The third panelist, Dr. Michael Armey, is an Associate Professor in the Psychosocial Research Program at Butler Hospital with a faculty appointment in the Department of Psychiatry and Human Behavior at the Warren Alpert Medical School of Brown University. His work applies eye tracking technology to suicide risk evaluation. His team found that eye movements in response to certain images are significantly associated with risk for suicide attempts up to six months later. This particular project, involving eye tracking of participants shown images differentially related to suicide risk, showed the utility of eye tracking in detecting risks that are either subconscious or undisclosed (known as suicide specific implicit cognitions).
Each of the aforementioned panelists utilizes eye tracking technology to detect forms of attention bias, whether that be to an emotional stimulus, anticipatory race-related fear, or to an indicator of suicidal ideation.

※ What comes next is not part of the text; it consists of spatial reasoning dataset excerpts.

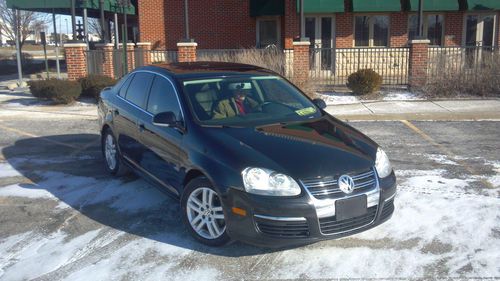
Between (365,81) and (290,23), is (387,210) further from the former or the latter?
(290,23)

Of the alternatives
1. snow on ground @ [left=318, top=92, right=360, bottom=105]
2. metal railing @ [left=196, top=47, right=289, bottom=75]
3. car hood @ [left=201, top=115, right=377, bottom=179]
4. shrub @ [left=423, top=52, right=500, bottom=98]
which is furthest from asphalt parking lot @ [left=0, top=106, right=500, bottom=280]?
metal railing @ [left=196, top=47, right=289, bottom=75]

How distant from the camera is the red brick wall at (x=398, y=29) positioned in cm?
2127

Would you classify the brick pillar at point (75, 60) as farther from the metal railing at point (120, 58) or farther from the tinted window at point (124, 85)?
the tinted window at point (124, 85)

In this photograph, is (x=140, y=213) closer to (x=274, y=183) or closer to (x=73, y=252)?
(x=73, y=252)

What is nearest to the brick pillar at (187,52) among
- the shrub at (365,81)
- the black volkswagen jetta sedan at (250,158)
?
the shrub at (365,81)

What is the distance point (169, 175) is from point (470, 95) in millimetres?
11707

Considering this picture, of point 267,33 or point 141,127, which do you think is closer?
point 141,127

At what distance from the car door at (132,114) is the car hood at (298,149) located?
56.8 inches

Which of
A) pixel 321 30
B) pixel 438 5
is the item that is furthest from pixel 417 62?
pixel 321 30

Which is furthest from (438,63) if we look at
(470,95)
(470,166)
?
(470,166)

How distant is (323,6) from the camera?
65.8 feet

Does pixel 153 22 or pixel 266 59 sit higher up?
pixel 153 22

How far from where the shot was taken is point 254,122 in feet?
16.5

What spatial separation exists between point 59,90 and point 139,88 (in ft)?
29.2
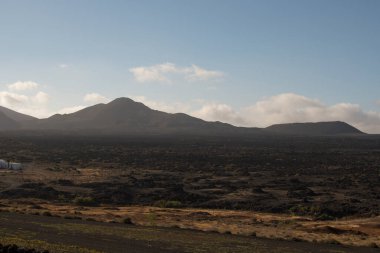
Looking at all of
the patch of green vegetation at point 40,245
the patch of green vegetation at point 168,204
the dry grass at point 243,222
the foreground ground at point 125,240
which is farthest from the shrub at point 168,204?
the patch of green vegetation at point 40,245

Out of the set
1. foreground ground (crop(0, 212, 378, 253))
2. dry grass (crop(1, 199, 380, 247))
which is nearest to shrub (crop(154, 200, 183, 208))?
dry grass (crop(1, 199, 380, 247))

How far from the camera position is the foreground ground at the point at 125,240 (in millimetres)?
18750

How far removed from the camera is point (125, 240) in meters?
20.5

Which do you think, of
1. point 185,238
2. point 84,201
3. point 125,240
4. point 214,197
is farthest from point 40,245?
point 214,197

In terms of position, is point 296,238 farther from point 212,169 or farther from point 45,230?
point 212,169

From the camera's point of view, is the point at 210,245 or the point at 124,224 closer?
the point at 210,245

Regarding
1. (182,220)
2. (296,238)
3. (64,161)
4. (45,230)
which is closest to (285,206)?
(182,220)

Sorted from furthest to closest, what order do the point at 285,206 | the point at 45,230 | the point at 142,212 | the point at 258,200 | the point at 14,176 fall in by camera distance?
the point at 14,176, the point at 258,200, the point at 285,206, the point at 142,212, the point at 45,230

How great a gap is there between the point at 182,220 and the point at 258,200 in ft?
38.9

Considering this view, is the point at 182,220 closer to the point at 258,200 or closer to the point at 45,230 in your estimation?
the point at 45,230

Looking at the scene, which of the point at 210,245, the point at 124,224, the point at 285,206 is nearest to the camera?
the point at 210,245

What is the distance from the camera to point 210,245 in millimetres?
20219

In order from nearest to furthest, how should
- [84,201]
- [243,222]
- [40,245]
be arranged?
[40,245] → [243,222] → [84,201]

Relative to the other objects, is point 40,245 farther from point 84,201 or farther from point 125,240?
point 84,201
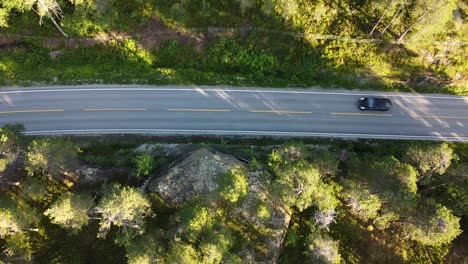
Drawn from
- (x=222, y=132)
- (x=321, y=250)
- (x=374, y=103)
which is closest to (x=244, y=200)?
(x=321, y=250)

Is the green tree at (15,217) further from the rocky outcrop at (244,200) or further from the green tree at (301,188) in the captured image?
the green tree at (301,188)

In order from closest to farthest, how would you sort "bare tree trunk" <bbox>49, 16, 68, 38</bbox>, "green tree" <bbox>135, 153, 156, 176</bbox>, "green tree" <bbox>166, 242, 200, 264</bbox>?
"green tree" <bbox>166, 242, 200, 264</bbox>
"green tree" <bbox>135, 153, 156, 176</bbox>
"bare tree trunk" <bbox>49, 16, 68, 38</bbox>

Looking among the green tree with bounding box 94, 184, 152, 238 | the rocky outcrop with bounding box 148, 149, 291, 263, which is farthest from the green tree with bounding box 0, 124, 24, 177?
the rocky outcrop with bounding box 148, 149, 291, 263

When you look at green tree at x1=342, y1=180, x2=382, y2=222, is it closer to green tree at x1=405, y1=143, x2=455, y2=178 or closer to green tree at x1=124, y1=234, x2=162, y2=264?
green tree at x1=405, y1=143, x2=455, y2=178

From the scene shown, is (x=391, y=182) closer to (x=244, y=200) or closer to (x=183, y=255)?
(x=244, y=200)

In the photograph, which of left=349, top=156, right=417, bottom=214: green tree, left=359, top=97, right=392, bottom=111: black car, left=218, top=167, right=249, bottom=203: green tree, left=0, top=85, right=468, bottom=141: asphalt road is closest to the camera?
left=218, top=167, right=249, bottom=203: green tree

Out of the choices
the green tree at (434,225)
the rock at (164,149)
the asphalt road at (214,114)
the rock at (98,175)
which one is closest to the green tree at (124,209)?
the rock at (98,175)
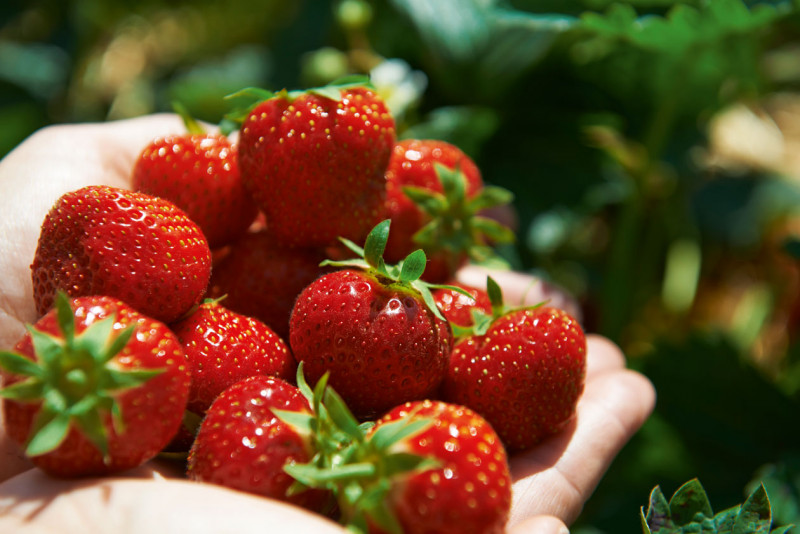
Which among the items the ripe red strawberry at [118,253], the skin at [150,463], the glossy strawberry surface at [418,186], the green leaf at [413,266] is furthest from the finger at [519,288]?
the ripe red strawberry at [118,253]

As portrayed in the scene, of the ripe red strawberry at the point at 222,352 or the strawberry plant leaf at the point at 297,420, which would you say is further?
the ripe red strawberry at the point at 222,352

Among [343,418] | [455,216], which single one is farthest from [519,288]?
[343,418]

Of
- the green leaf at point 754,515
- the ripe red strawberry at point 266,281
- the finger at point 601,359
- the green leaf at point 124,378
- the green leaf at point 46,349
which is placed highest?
the green leaf at point 46,349

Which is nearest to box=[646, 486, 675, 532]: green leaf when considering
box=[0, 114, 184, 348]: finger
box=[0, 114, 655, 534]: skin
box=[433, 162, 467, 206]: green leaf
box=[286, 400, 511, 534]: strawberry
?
box=[0, 114, 655, 534]: skin

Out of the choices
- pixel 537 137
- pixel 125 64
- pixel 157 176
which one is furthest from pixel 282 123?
pixel 125 64

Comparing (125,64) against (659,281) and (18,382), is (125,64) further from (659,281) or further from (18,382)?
(18,382)

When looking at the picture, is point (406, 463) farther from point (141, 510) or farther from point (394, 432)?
point (141, 510)

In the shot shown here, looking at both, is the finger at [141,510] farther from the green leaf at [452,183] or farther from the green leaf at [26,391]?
the green leaf at [452,183]

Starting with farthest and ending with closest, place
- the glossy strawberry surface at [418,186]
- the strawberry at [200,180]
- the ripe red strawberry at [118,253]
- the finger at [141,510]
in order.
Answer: the glossy strawberry surface at [418,186] < the strawberry at [200,180] < the ripe red strawberry at [118,253] < the finger at [141,510]
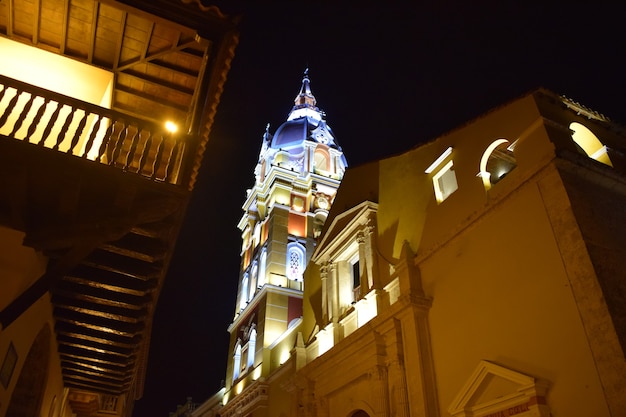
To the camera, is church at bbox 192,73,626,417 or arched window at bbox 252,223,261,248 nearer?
church at bbox 192,73,626,417

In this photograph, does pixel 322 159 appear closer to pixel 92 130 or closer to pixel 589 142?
pixel 589 142

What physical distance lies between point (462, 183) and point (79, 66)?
296 inches

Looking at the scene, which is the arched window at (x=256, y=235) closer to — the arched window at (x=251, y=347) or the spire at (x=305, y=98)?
the arched window at (x=251, y=347)

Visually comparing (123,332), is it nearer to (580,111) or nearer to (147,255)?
(147,255)

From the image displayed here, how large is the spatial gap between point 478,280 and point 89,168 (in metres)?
6.78

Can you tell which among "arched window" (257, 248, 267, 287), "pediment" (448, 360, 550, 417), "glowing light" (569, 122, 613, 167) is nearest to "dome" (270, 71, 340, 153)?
"arched window" (257, 248, 267, 287)

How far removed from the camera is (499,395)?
25.0 feet

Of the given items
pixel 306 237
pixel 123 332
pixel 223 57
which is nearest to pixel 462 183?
pixel 223 57

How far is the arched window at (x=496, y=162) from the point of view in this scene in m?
9.65

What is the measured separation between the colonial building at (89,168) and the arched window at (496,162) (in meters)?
5.56

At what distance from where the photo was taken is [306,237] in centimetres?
2466

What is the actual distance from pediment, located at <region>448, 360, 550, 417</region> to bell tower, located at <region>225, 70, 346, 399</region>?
998cm

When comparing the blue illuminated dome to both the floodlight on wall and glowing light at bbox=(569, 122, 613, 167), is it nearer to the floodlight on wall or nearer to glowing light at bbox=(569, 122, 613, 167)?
the floodlight on wall

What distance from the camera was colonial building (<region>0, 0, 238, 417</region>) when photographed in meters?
5.27
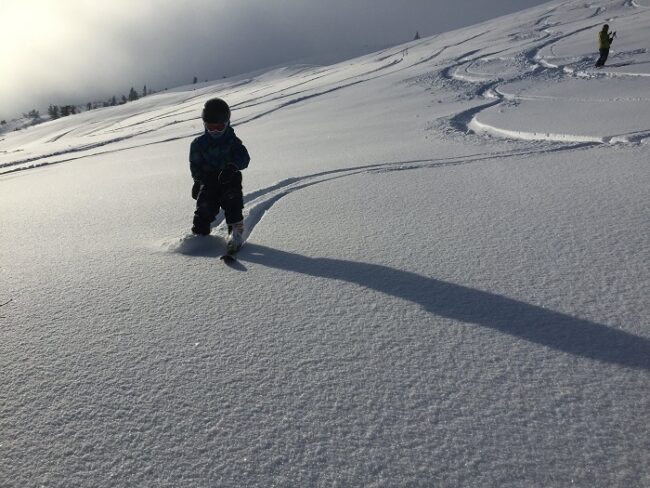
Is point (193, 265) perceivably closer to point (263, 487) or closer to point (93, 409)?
point (93, 409)

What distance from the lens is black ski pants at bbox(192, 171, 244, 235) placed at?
99.2 inches

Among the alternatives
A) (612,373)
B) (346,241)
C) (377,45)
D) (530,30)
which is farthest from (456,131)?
(377,45)

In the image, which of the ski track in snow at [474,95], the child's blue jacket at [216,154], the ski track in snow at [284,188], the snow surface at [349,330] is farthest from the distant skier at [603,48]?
Result: the child's blue jacket at [216,154]

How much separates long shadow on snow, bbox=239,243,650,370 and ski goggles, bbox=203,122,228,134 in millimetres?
839

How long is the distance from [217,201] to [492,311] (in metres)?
1.72

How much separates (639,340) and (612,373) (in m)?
0.24

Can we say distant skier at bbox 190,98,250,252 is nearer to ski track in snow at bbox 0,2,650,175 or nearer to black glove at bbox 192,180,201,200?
black glove at bbox 192,180,201,200

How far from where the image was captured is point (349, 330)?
160cm

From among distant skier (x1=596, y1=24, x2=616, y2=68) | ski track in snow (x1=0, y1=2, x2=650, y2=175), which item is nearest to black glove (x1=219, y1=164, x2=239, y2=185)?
ski track in snow (x1=0, y1=2, x2=650, y2=175)

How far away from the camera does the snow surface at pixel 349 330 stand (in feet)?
3.55

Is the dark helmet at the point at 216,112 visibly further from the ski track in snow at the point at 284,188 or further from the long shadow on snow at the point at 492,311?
the long shadow on snow at the point at 492,311

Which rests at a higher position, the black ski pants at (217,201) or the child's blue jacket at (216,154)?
the child's blue jacket at (216,154)

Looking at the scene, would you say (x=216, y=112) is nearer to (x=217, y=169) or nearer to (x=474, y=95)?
(x=217, y=169)

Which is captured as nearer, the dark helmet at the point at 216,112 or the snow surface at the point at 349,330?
the snow surface at the point at 349,330
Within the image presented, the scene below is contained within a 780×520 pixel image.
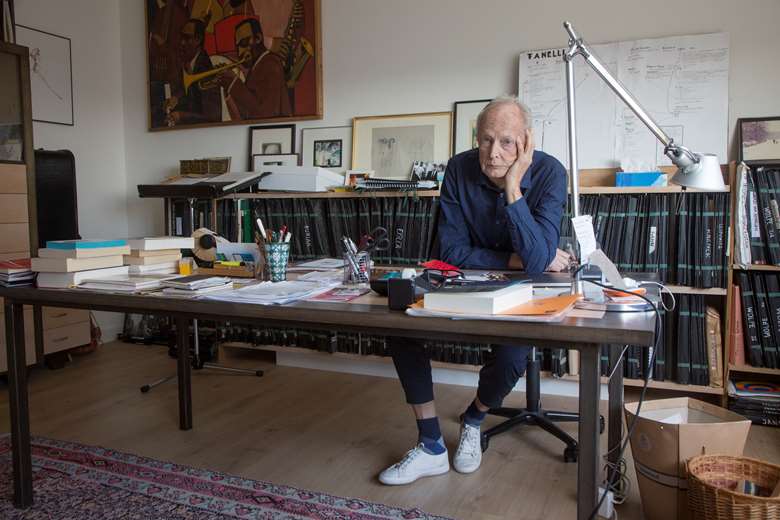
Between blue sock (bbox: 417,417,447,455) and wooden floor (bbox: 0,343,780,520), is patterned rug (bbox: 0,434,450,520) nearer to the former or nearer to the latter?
wooden floor (bbox: 0,343,780,520)

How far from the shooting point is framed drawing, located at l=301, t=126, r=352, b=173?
342 centimetres

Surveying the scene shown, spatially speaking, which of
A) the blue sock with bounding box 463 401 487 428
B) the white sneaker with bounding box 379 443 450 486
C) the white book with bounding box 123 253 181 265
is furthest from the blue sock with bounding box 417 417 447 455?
the white book with bounding box 123 253 181 265

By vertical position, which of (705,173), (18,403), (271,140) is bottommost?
(18,403)

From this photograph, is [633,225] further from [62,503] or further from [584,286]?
[62,503]

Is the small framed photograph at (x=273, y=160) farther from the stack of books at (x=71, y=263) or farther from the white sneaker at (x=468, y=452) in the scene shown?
the white sneaker at (x=468, y=452)

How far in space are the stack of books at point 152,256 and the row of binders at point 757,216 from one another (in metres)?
2.23

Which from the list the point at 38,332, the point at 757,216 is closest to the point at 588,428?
the point at 757,216

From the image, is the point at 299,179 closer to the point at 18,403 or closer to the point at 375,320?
the point at 18,403

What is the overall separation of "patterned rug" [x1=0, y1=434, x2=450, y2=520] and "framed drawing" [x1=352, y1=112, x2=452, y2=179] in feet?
6.03

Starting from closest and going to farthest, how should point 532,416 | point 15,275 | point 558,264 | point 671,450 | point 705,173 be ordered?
point 705,173 < point 671,450 < point 15,275 < point 558,264 < point 532,416

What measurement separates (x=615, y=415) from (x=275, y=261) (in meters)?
1.07

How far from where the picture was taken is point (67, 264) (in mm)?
1620

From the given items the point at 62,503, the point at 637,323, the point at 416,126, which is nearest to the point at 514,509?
the point at 637,323

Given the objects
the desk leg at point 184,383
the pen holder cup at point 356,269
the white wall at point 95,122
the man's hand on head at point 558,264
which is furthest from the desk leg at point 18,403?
the white wall at point 95,122
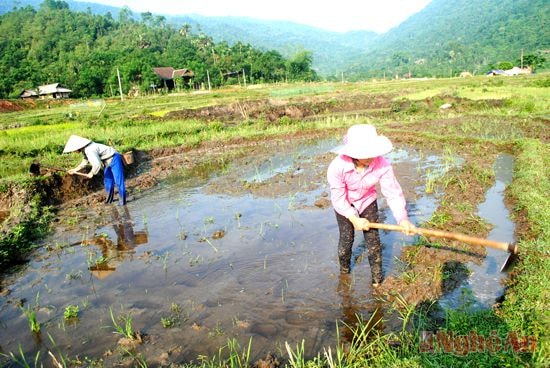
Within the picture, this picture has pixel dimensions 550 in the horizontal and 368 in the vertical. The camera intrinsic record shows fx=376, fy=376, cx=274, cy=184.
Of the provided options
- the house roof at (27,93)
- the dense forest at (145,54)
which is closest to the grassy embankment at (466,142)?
the house roof at (27,93)

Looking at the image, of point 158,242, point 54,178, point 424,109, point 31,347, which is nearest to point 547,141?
point 424,109

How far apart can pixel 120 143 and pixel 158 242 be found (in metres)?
8.01

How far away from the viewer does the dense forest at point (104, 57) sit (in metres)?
47.3

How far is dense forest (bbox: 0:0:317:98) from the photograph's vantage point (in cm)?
4728

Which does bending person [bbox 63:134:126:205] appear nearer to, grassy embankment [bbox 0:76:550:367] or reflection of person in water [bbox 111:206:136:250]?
reflection of person in water [bbox 111:206:136:250]

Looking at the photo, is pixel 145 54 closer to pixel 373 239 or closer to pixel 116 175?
pixel 116 175

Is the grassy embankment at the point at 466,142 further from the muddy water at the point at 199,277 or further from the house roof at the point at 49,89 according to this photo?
the house roof at the point at 49,89

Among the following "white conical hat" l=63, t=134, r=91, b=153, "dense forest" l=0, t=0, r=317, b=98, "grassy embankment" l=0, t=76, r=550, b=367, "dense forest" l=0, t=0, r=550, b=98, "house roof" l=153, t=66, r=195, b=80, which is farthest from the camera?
"house roof" l=153, t=66, r=195, b=80

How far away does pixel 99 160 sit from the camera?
20.5ft

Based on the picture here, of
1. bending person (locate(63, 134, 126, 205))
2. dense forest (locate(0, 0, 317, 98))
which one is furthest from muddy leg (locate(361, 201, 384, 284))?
dense forest (locate(0, 0, 317, 98))

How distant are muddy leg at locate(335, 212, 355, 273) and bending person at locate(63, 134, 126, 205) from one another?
14.5 feet

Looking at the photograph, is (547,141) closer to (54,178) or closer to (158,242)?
(158,242)

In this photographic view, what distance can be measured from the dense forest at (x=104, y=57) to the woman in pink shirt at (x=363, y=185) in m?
47.7

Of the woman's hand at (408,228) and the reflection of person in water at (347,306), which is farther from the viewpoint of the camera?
the reflection of person in water at (347,306)
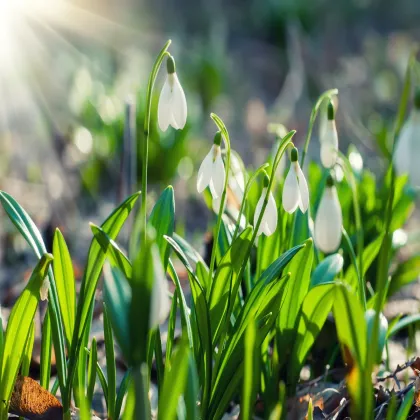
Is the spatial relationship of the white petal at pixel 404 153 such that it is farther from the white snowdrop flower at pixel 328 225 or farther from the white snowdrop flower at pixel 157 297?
the white snowdrop flower at pixel 157 297

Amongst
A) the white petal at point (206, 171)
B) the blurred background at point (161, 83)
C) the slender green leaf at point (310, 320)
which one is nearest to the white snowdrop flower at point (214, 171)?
the white petal at point (206, 171)

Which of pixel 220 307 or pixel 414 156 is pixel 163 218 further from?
pixel 414 156

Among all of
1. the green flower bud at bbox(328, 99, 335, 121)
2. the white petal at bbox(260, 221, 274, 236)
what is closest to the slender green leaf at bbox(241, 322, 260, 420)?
the white petal at bbox(260, 221, 274, 236)

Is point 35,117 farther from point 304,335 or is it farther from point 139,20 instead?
point 139,20

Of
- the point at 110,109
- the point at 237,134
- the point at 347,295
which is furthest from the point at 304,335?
the point at 237,134

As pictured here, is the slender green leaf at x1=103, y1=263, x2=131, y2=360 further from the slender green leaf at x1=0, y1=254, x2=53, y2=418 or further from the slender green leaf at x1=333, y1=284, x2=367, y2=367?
the slender green leaf at x1=333, y1=284, x2=367, y2=367
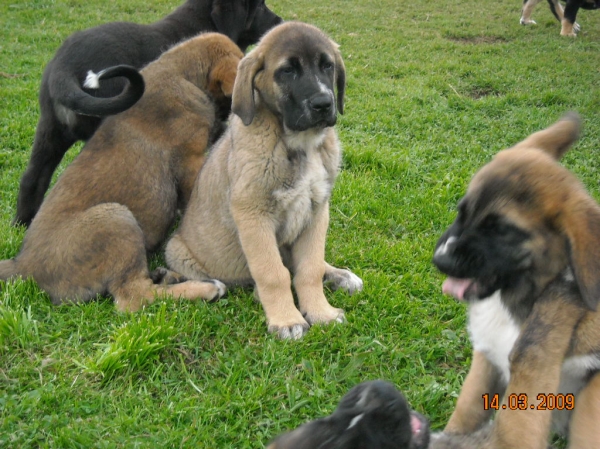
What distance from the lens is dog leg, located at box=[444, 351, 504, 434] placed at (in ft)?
9.81

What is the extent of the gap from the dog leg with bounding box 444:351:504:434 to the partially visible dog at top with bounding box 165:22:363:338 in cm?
109

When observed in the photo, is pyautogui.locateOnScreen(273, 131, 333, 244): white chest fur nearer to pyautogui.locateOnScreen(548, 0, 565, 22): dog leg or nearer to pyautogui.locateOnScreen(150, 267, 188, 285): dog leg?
pyautogui.locateOnScreen(150, 267, 188, 285): dog leg

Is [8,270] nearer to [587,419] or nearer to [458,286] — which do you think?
[458,286]

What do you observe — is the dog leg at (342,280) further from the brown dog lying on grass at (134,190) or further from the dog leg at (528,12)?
the dog leg at (528,12)

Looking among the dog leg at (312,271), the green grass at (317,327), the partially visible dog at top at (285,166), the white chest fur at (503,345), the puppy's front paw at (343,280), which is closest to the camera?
the white chest fur at (503,345)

This research panel displayed the utility of eye tracking as a digital health tool at all levels of prevention and intervention: detecting subconscious risk factors and mitigating them to prevent harm and increasing understanding of the neurophysiological effects of past harm and how to treat them. The major strength of this technology is the breadth of stimuli it can be used to evaluate: from a movie jump-scare to a particularly personal traumatic memory, eye tracking has the potential to quantify reflexive reaction and correlate it with mental health outcomes.